Data Infra

Hybrid AWS and On-Premises Data Disaster Recovery: A Comprehensive Solution

By Shemer Mashiach

1. Introduction:

Data plays a vital role in the modern business landscape. As such, it is crucial that its availability and integrity are ensured. Disruptions or disasters can significantly impact data accessibility, leading to severe financial and operational consequences for organizations. This paper explores the concept of data disaster recovery (DR) and presents how Playtika combines the benefits of Amazon Web Services (AWS) and on-premises infrastructure to create a robust hybrid DR solution. The hybrid approach leverages the strengths of both environments to maximize data protection, recovery speed, and cost efficiency.

2. Data Disaster Recovery:

Data disaster recovery involves the process of ensuring data availability and integrity in the event of a disruption or disaster. Various scenarios, including natural disasters, cyber-attacks, hardware failures, and human errors can all jeopardize data accessibility. A comprehensive DR plan is necessary to minimize the impact of such incidents and enable business continuity.

3. AWS Cloud Services:

Amazon Web Services (AWS) offers a wide range of cloud services that are highly relevant to data disaster recovery. At Playtika, we mainly use EC2 for its scalability, allowing you to scale your computing resources up or down, based on your needs. You can conveniently add or remove instances based on your workload needs, and enjoy flexibility, thanks to a diverse selection of instance types. You can also choose the optimal configuration for your specific workload, whether it requires compute power or memory optimization.

4. On-premises Infrastructure:

Playtika operates 95% of its infrastructure within on-premises data centers, which plays a vital role in ensuring data disaster recovery. The solution incorporates local backups and redundant configurations, with storage appliances such as Pure and Vast serving as the backbone. These appliances are continuously synchronized between our data centers, while network-attached storage (NAS) and redundant array of independent disks (RAID) are commonly utilized technologies for safeguarding on-premises data.

5. Hybrid Data DR Architecture:

The hybrid DR architecture combines the strengths of AWS cloud services and on-premises infrastructure to create a robust and scalable solution. To achieve dual redundancy, Playtika synchronizes data between its two on-premises data centers. This synchronization of data copies in both environments enables Playtika to ensure high availability and swift recovery in case of any disruptions.

6. Failover and Failback Strategies:

Failover refers to the transition from the primary infrastructure to a backup environment, while failback involves returning to the primary infrastructure once the disaster has been resolved. Automated failover procedures, such as DNS routing, load balancing, and IP address reconfiguration, play a crucial role in minimizing downtime. It is important to note that all data persistence on our disaster recovery (DR) site, ensuring data availability during the failover process. 

At Playtika, this entire process is fully automated and overseen by our OPS group.

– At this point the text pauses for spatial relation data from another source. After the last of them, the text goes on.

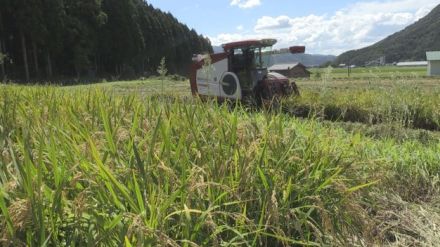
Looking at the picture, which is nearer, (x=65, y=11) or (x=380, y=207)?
(x=380, y=207)

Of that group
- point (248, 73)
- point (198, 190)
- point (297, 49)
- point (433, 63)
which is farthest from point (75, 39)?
point (198, 190)

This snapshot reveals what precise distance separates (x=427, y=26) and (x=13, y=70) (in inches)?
3948

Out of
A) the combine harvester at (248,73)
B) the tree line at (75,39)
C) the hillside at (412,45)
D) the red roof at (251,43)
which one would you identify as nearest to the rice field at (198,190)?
the combine harvester at (248,73)

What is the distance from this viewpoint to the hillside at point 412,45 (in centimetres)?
9094

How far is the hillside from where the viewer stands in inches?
3580

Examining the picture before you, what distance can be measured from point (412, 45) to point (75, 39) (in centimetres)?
→ 8383

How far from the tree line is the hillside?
4746 centimetres

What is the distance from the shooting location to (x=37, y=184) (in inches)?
Result: 60.3

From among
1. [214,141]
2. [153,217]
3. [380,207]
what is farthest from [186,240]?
[380,207]

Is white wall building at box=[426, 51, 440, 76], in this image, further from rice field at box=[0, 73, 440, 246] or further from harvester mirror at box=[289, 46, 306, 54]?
rice field at box=[0, 73, 440, 246]

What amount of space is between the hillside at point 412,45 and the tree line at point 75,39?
47457mm

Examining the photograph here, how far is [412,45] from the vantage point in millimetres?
98688

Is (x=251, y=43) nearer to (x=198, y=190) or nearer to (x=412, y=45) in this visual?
(x=198, y=190)

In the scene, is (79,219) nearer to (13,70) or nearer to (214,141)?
(214,141)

This process encompasses several steps:

  1. Configuring the network in AWS.
  2. Scaling up the network configuration.

Provisioning servers using Terraform.Installing necessary applications and establishing connections to our disaster recovery (DR) siteModifying DNS/F5 records to ensure smooth transition..In certain situations, manual failover may be necessary.

7. Cost Considerations:

Cost is a crucial factor in designing a data DR solution. AWS offers flexible pricing models, including pay-as-you-go and reserved instances, allowing organizations to optimize costs based on their specific needs. Data lifecycle management techniques, such as tiering and archiving, can also be employed to help reduce storage costs.

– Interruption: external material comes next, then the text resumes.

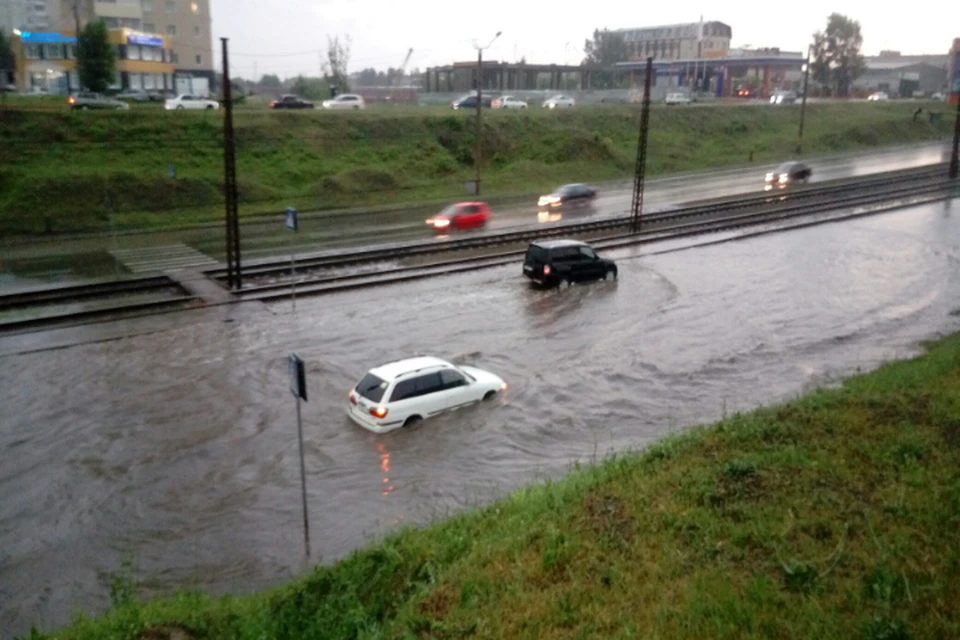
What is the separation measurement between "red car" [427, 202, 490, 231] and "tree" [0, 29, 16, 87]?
44597 mm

By adopting this hybrid solution, Playtika is able to avoid having to purchase all the necessary hardware upfront. Instead, hardware resources are provisioned on-demand as and when they are required.

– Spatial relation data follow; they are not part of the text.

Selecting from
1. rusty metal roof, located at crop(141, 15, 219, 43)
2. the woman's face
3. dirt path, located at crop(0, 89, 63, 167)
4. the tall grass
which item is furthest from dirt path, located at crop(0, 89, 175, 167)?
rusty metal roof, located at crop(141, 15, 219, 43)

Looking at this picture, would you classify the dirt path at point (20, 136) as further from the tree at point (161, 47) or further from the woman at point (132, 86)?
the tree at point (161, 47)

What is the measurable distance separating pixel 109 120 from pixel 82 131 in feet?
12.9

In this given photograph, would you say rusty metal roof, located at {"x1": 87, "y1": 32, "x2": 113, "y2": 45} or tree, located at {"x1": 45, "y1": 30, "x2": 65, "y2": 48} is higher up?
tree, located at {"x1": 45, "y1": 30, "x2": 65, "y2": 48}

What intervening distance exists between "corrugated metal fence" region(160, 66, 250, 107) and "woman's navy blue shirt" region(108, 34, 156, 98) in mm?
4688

8. Testing and Maintenance:

Regular testing and maintenance are vital to ensure the effectiveness of the DR solution. It is vital to conduct table-top exercises, parallel testing, and full-scale simulations to validate the readiness of the hybrid DR environment. Additionally, continuous monitoring and updates are necessary to promptly identify and address any vulnerabilities or configuration changes that could potentially impact data DR operations. These proactive measures help maintain the resilience and reliability of the DR solution, ensuring its ability to effectively mitigate risks and facilitate seamless recovery when needed.

9. Conclusion:

A comprehensive and robust data disaster recovery solution is achieved through a hybrid approach that combines AWS cloud services and on-premises infrastructure. This approach leverages the strengths of both environments, enabling organizations to ensure high data availability, rapid recovery, and cost efficiency. To adapt to evolving business needs and technological advancements, it is crucial to proactively plan, test, and regularly maintain the hybrid disaster recovery (DR) environment. In doing so, organizations can stay prepared for potential disruptions and confidently navigate the ever-changing landscape of data protection and recovery.